Mit diesem Equipment (es genügt aber auch eine handelsübliche Handkurbelpresse) spielt man mit in der Succowell-Liga – zusammen mit Edi Hitzberger (2 Sterne im schweizerischen Ftan), den Super-Heinzen Winkler, Hanner und Reitbauer, Hans Haas, Harald Wohlfahrt, Walter Eselböck, Jörg Wörther, den Köchen der MS Europa, dem „Magazin“ in Salzburg. Die seinerzeitige Idee war simpel, bis sie zur Seminarreife (und deren hält Rainer Melichar sehr viele) gelangte, dauerte es doch. Kochen mit Säften aus Obst oder Gemüse. Wie geht das? Lässt sich alles pressen? Wie kann ich Oxidation vermeiden? Ausgangspunkt für den sympathischen Dynamiker war z. B. die Überlegung, dass ein Vegetarier sehr oft keine rein vegetarische Suppe bekäme, da in diese ja eventuell Hühnerfond (igitt!) einfließen könnte. Und sollte Spargel nicht viel besser schmecken, wenn er in Spargelsaft gekocht/gedämpft würde? Und somit wurde das, was schon immer da war, nur neu entdeckt und kategorisiert.

Natur-Succo ist demnach der frisch gepresste Obst- oder Gemüsesaft. Steckt wenig Flüssigkeit im Ausgangsprodukt, wird mit exakt dosiertem Wasser nachgeholfen. Natur-Kraft-Succo ist der unfiltriert eingekochte Saft. Beim Fein-Succo wird der betreffende Saft kochend heiß filtriert, Fein-Kraft-Succo heißt der eingekochte Stoff.

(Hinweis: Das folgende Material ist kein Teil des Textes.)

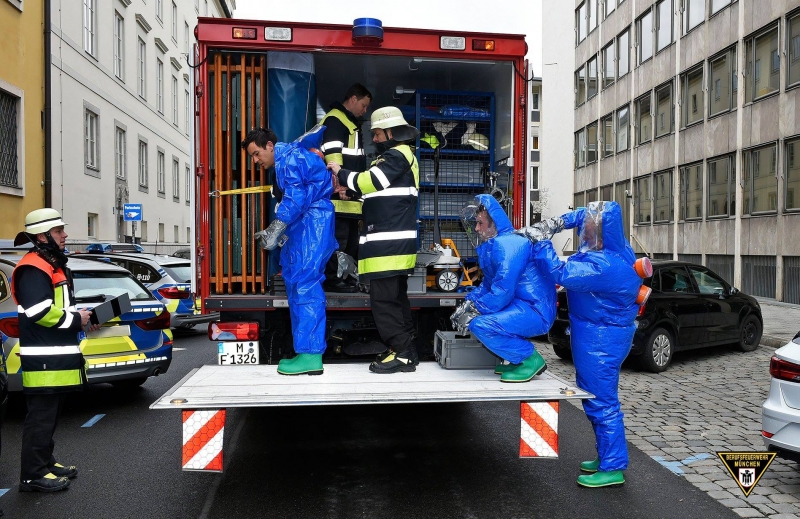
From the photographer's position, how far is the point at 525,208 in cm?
627

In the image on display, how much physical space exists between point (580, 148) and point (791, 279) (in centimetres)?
1922

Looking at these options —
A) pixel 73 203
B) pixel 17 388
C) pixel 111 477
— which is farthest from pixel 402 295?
pixel 73 203

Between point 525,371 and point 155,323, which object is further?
point 155,323

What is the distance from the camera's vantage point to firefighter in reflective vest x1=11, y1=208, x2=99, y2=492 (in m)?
4.64

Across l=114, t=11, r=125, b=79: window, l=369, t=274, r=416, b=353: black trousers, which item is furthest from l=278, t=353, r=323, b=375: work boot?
l=114, t=11, r=125, b=79: window

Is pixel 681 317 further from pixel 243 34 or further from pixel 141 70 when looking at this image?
pixel 141 70

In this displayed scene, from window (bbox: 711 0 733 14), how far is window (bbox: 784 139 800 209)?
19.2 ft

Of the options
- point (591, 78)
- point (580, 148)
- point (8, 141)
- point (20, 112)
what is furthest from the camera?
point (580, 148)

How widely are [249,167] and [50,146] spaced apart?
14.3 metres

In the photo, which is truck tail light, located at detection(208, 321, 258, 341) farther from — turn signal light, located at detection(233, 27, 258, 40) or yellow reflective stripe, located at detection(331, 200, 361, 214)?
turn signal light, located at detection(233, 27, 258, 40)

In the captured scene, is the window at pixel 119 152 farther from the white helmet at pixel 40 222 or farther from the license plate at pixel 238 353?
the white helmet at pixel 40 222

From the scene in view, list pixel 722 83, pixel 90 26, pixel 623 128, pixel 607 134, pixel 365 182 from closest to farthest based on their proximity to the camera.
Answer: pixel 365 182 < pixel 90 26 < pixel 722 83 < pixel 623 128 < pixel 607 134

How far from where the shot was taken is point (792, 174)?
18.6 meters

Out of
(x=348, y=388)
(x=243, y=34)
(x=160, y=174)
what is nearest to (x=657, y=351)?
(x=348, y=388)
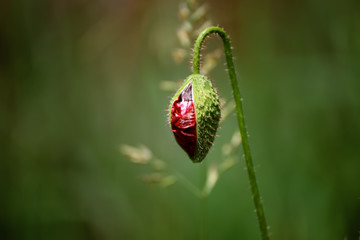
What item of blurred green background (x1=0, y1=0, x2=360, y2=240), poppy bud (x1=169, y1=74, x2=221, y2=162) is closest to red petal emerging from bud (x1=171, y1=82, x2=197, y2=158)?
poppy bud (x1=169, y1=74, x2=221, y2=162)

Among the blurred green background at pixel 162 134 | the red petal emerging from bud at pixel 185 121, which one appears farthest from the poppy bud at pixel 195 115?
the blurred green background at pixel 162 134

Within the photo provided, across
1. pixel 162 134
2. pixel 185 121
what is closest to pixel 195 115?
pixel 185 121

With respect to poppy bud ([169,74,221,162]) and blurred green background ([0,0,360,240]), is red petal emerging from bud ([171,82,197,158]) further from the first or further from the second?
blurred green background ([0,0,360,240])

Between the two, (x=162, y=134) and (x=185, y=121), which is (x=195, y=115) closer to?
(x=185, y=121)

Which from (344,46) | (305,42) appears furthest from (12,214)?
(305,42)

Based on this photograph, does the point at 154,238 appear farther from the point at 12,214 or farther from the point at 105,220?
the point at 12,214

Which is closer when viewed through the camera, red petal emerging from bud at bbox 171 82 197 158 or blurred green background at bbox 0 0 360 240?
red petal emerging from bud at bbox 171 82 197 158
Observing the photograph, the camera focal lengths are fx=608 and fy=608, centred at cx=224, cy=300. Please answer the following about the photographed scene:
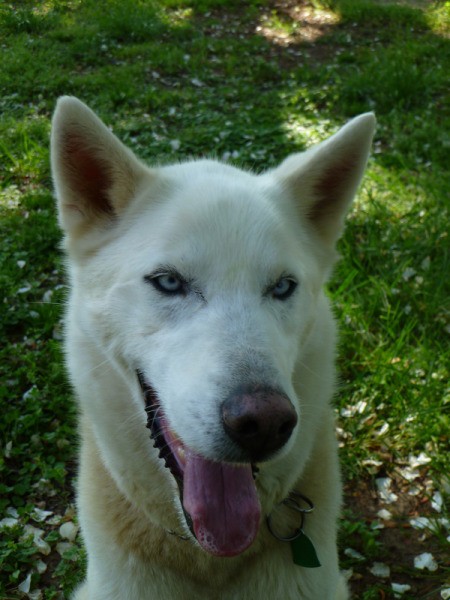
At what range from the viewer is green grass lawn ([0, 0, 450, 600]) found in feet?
10.4

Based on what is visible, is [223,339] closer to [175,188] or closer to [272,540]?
[175,188]

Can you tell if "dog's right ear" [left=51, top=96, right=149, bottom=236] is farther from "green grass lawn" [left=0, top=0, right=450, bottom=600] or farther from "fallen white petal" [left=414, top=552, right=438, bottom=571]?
"fallen white petal" [left=414, top=552, right=438, bottom=571]

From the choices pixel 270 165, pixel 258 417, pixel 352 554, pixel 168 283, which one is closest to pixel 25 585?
pixel 352 554

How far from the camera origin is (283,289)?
6.79 feet

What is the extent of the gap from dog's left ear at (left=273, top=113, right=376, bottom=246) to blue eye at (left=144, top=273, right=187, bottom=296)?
67cm

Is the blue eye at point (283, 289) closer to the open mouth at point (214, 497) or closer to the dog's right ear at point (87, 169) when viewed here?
the open mouth at point (214, 497)

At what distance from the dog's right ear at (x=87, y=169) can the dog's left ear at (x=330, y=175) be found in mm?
607

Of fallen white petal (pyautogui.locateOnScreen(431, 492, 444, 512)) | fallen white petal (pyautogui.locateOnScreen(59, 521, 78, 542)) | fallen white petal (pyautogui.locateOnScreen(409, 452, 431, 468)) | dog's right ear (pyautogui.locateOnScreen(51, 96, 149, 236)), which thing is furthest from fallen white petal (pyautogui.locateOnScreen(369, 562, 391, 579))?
dog's right ear (pyautogui.locateOnScreen(51, 96, 149, 236))

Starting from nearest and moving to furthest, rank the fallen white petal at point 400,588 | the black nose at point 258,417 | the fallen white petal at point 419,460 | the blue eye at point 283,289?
the black nose at point 258,417
the blue eye at point 283,289
the fallen white petal at point 400,588
the fallen white petal at point 419,460

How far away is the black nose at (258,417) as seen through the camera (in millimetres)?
1614

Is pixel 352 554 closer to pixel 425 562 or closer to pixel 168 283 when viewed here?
pixel 425 562

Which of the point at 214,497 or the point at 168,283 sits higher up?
the point at 168,283

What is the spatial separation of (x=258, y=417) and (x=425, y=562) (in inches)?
72.5

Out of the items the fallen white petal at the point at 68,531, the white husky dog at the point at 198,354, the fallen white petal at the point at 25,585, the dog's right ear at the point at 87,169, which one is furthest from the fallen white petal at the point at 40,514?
the dog's right ear at the point at 87,169
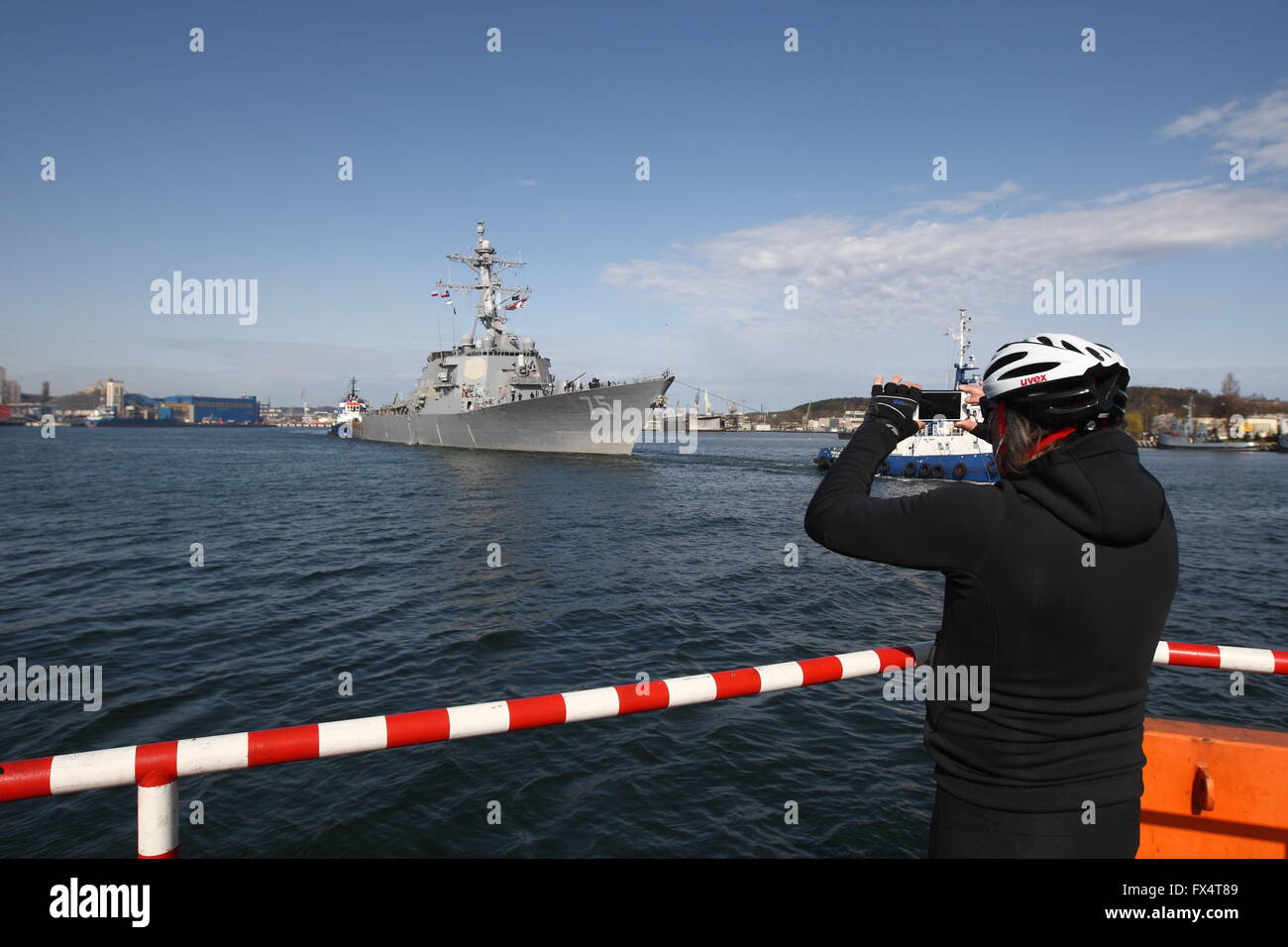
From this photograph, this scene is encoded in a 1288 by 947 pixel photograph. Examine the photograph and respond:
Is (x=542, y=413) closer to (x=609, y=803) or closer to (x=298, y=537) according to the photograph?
(x=298, y=537)

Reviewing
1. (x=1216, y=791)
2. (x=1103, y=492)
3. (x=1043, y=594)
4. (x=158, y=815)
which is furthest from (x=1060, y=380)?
(x=158, y=815)

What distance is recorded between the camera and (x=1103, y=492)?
67.0 inches

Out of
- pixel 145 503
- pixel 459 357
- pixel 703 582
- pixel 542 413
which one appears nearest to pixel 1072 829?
pixel 703 582

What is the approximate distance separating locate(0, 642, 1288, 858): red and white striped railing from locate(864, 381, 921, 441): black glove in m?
1.11

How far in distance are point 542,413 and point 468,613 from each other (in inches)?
1565

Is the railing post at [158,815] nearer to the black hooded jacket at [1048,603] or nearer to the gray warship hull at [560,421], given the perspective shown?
the black hooded jacket at [1048,603]

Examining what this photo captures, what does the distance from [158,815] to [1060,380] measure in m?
2.92

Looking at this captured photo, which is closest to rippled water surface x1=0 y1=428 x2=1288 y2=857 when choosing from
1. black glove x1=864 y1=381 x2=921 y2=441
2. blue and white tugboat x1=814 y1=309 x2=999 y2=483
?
black glove x1=864 y1=381 x2=921 y2=441

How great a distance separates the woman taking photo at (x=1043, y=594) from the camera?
68.8 inches

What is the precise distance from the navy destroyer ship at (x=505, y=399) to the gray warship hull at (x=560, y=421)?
0.07 metres

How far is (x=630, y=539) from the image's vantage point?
70.4ft

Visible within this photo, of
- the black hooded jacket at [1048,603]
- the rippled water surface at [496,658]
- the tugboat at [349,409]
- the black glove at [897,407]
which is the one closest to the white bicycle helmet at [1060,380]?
the black hooded jacket at [1048,603]

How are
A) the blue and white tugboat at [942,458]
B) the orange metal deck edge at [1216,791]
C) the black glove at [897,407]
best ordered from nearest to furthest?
the black glove at [897,407] → the orange metal deck edge at [1216,791] → the blue and white tugboat at [942,458]
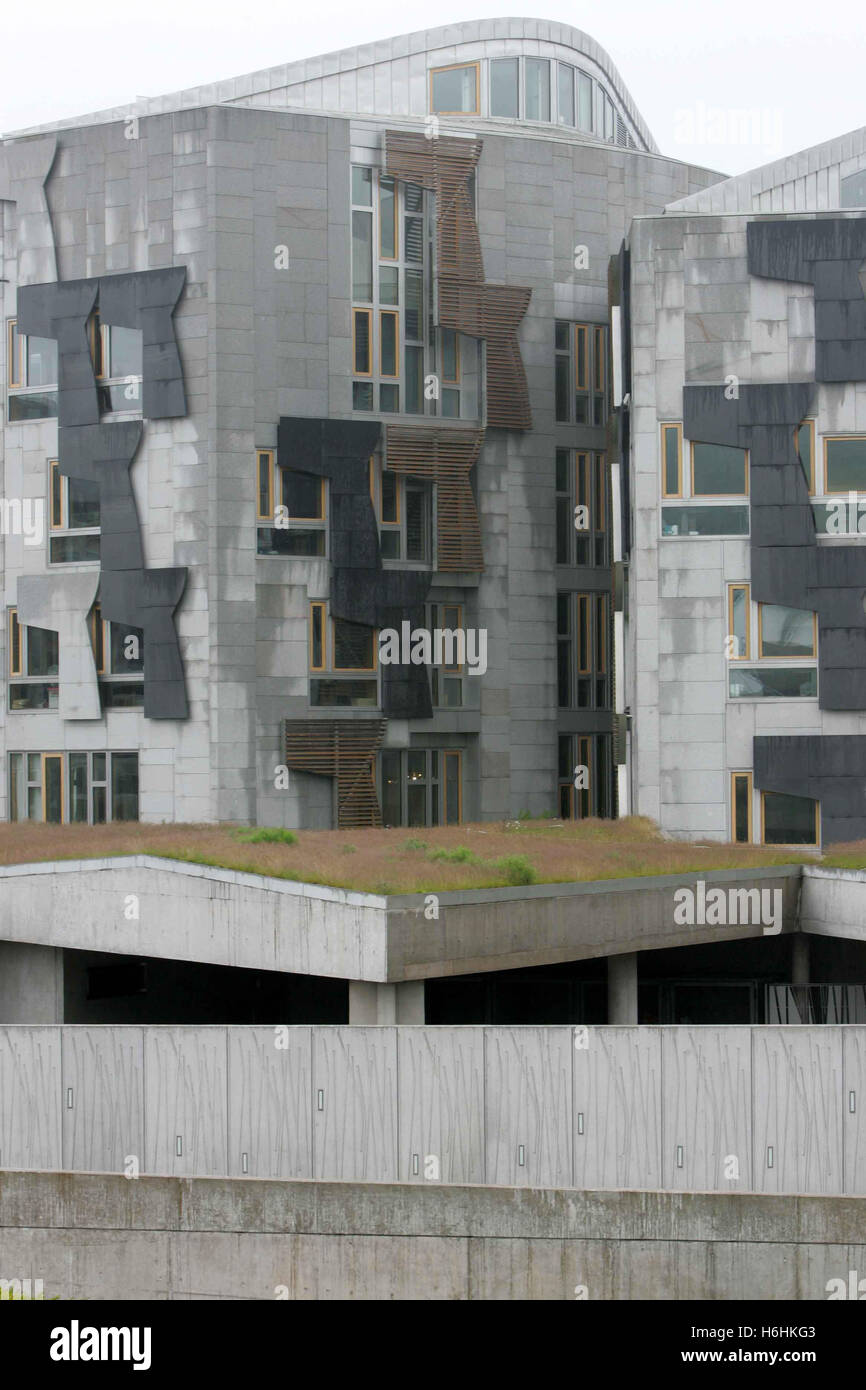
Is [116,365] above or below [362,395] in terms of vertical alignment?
above

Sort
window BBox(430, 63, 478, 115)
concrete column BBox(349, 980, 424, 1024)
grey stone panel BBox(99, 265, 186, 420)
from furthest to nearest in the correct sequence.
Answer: window BBox(430, 63, 478, 115), grey stone panel BBox(99, 265, 186, 420), concrete column BBox(349, 980, 424, 1024)

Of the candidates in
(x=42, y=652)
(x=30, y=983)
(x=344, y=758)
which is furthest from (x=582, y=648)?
(x=30, y=983)

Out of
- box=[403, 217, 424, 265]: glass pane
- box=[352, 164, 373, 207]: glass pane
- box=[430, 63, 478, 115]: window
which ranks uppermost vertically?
box=[430, 63, 478, 115]: window

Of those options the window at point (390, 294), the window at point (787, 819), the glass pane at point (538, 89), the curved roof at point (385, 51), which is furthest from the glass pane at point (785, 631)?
the curved roof at point (385, 51)

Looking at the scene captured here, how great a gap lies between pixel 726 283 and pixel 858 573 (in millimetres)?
7630

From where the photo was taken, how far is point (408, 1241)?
23469mm

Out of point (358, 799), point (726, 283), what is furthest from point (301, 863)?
point (726, 283)

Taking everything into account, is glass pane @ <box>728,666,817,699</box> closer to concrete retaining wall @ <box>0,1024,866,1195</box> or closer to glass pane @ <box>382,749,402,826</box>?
glass pane @ <box>382,749,402,826</box>

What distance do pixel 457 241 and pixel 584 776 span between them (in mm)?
15958

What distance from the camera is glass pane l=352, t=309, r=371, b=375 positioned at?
1809 inches

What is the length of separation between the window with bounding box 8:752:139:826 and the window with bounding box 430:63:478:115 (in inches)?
910

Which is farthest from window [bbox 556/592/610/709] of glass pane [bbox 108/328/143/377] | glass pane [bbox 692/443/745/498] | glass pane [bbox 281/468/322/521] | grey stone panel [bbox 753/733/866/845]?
glass pane [bbox 108/328/143/377]

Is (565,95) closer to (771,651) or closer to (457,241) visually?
(457,241)

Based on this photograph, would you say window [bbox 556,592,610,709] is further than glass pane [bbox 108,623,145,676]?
Yes
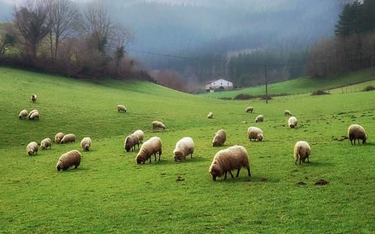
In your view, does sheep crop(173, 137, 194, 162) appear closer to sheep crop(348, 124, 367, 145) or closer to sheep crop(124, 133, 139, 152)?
sheep crop(124, 133, 139, 152)

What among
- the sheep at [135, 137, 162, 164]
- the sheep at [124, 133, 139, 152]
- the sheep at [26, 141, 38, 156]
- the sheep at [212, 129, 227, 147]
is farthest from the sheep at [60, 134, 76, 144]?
the sheep at [212, 129, 227, 147]

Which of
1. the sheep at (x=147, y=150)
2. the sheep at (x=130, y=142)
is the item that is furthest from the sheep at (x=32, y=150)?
the sheep at (x=147, y=150)

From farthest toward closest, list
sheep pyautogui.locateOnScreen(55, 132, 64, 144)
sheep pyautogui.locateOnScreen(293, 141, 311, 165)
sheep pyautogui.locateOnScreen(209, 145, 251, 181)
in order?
sheep pyautogui.locateOnScreen(55, 132, 64, 144) < sheep pyautogui.locateOnScreen(293, 141, 311, 165) < sheep pyautogui.locateOnScreen(209, 145, 251, 181)

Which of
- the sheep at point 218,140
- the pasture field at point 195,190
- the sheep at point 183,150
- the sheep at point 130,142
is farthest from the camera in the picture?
the sheep at point 130,142

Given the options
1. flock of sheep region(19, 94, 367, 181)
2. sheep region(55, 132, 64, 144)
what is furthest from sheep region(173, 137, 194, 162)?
sheep region(55, 132, 64, 144)

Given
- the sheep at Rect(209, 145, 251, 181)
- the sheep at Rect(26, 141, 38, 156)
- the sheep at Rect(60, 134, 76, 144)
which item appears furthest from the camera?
the sheep at Rect(60, 134, 76, 144)

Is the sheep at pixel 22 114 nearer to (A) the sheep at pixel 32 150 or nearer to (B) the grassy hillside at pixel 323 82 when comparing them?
(A) the sheep at pixel 32 150

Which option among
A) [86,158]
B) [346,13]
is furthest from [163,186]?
[346,13]

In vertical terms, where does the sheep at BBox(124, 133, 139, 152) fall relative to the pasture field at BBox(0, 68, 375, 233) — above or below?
above

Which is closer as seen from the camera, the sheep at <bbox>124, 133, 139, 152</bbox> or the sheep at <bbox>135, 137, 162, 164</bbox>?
the sheep at <bbox>135, 137, 162, 164</bbox>

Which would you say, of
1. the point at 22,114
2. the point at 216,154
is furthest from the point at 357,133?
the point at 22,114

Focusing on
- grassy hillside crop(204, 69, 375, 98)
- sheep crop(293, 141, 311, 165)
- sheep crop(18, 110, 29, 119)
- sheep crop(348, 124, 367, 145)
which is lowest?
sheep crop(293, 141, 311, 165)

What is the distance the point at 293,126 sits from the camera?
37125 mm

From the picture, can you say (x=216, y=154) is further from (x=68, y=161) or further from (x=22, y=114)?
(x=22, y=114)
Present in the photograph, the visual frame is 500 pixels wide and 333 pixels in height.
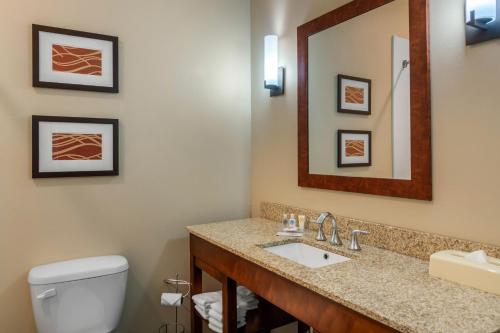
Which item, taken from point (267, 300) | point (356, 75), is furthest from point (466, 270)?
point (356, 75)

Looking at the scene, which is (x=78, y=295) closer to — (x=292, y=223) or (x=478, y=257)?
(x=292, y=223)

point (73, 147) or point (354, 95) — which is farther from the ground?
point (354, 95)

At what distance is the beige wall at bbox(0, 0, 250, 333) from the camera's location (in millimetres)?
1716

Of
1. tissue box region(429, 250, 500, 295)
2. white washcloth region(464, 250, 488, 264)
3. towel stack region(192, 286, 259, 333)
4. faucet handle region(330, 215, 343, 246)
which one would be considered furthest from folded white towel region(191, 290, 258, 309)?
white washcloth region(464, 250, 488, 264)

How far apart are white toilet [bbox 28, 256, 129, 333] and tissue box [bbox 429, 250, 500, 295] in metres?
1.45

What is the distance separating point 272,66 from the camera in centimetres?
213

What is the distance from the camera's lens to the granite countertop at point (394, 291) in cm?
86

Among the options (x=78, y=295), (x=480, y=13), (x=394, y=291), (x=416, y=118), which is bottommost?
(x=78, y=295)

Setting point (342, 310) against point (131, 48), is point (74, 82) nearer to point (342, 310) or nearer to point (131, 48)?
point (131, 48)

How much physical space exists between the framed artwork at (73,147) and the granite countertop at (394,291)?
2.86ft

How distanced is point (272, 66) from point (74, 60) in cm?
113

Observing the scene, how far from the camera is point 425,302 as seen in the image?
38.2 inches

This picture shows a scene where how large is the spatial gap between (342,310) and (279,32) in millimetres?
1732

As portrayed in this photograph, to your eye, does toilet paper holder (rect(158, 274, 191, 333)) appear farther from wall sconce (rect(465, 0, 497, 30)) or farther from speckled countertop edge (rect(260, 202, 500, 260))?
wall sconce (rect(465, 0, 497, 30))
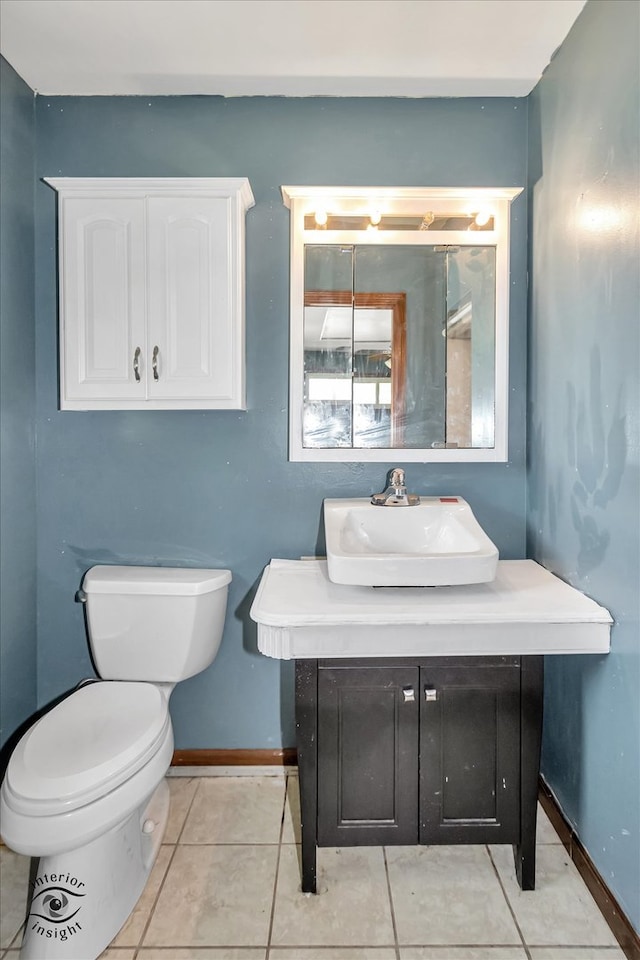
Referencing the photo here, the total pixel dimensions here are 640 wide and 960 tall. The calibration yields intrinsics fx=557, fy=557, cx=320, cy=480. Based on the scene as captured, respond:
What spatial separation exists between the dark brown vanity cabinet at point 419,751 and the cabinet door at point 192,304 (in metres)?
0.94

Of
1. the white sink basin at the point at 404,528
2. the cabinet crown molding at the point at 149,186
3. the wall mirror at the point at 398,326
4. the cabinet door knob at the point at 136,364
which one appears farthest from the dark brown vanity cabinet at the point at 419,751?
the cabinet crown molding at the point at 149,186

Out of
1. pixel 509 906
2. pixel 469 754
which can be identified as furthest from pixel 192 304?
pixel 509 906

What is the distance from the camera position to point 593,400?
1.47m

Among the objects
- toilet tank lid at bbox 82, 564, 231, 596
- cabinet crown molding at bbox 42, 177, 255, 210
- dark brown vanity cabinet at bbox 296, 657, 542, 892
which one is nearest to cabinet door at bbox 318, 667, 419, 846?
dark brown vanity cabinet at bbox 296, 657, 542, 892

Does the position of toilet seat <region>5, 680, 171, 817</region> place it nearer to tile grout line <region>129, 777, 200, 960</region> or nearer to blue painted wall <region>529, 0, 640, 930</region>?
tile grout line <region>129, 777, 200, 960</region>

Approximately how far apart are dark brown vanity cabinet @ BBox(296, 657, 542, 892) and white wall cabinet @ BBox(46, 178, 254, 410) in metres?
0.96

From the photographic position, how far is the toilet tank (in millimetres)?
1748

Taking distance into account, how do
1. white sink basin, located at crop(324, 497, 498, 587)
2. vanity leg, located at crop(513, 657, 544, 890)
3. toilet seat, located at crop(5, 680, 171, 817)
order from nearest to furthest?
toilet seat, located at crop(5, 680, 171, 817)
vanity leg, located at crop(513, 657, 544, 890)
white sink basin, located at crop(324, 497, 498, 587)

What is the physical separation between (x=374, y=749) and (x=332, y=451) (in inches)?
36.3

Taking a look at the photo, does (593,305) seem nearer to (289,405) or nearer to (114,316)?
(289,405)

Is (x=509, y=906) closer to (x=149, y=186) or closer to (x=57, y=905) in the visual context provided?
(x=57, y=905)

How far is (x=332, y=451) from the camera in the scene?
6.23 feet

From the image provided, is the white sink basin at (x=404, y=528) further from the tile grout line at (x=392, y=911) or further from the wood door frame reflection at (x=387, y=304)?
the tile grout line at (x=392, y=911)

Sogar der Pressrückstand/Trester lässt sich noch zu Gemüsesalz oder -mehl verarbeiten und steckt dann in Brotteigen oder Ravioli. Am Beispiel Ananas lassen sich die Aggregatzustände der Frucht nach der Lehre Melichars auch so ableiten: als frischer Saft, Sorbet, Marmelade, Sirup. Und jedes Endprodukt entspricht dem Succowell-Motto: g’schwind, g’schmackig, g’sund.

Jetzt könnte man noch Querverbindungen zwischen den Succos andenken, Kreuzungen der Gemüsesorten, dazu die Salze – kein Wunder, dass Meister Melichar stark nachgefragt ist. Die Nahrungsmittelindustrie will mehr von ihm wissen, Produzentenvertretungen, Kantinen- und Haubenköche …

Garen bei Niedrigtemperatur

Ein paar Häuser weiter sorgt Thomas Dorfer, Küchenchef im Landhaus Bacher, für Gaumenfestspiele der unvergesslichen Art. Bei Stopfleber, Heilbutt, Beuschelravioli mit Calamari lässt sich famos über das Niedergaren plaudern. Auch die Schnitten von Rind und Kalb sprechen äußerst deliziös zum Thema Niedriggaren! Thomas definiert vorerst einmal: „Niedriggaren ist eine Methode, bei der Fleisch auf mittlerer bis niedriger Temperatur gegart wird. Konkret sprechen wir von Temperaturen zwischen 70 und 140 Grad Celsius.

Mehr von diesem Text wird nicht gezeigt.